I wrote a query that finds the median of values for each month. Doing this was difficult enough because MySQL doesn't have a built in median function so I really had to think outside the box with my intermediate SQL skills. But now the problem is that it takes really long (1 or 2 mins sometimes) to run the query. Is there a way to optimize this query? Or perhaps I should write a python script that finds the median and pushes it to the database using a connector?
Here is the query:
SET @row_num_pos := 0;
SET @median_group_pos := '';
SET @row_num_neg := 0;
SET @median_group_neg := '';
SELECT
p.month_num AS 'month_num',
CASE
WHEN p.month_num = 1 THEN 'Jan'
WHEN p.month_num = 2 THEN 'Feb'
WHEN p.month_num = 3 THEN 'Mar'
WHEN p.month_num = 4 THEN 'Apr'
WHEN p.month_num = 5 THEN 'May'
WHEN p.month_num = 6 THEN 'Jun'
WHEN p.month_num = 7 THEN 'Jul'
WHEN p.month_num = 8 THEN 'Aug'
WHEN p.month_num = 9 THEN 'Sep'
WHEN p.month_num = 10 THEN 'Oct'
WHEN p.month_num = 11 THEN 'Nov'
WHEN p.month_num = 12 THEN 'Dec'
END AS 'Timeline',
p.ck_pos_median AS 'CK+ Median',
n.ck_neg_median AS 'CK- Median'
FROM
(SELECT
s.median_month_pos AS 'month_num',
ROUND(AVG(ck_pos), 1) AS 'ck_pos_median'
FROM
(SELECT
@row_num_pos:=CASE
WHEN @median_group_pos = q.month_num THEN @row_num_pos + 1
ELSE 1
END AS 'count_of_group',
@median_group_pos:=q.month_num AS 'median_month_pos',
q.month_num,
q.ck_pos,
(SELECT
COUNT(*)

Source material:
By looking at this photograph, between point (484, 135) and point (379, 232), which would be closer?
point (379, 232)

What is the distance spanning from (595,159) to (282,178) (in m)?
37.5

Requirements:
Reproduce everything in the MySQL median post above from "I wrote a query" down to "using a connector?".

Response:
I wrote a query that finds the median of values for each month. Doing this was difficult enough because MySQL doesn't have a built in median function so I really had to think outside the box with my intermediate SQL skills. But now the problem is that it takes really long (1 or 2 mins sometimes) to run the query. Is there a way to optimize this query? Or perhaps I should write a python script that finds the median and pushes it to the database using a connector?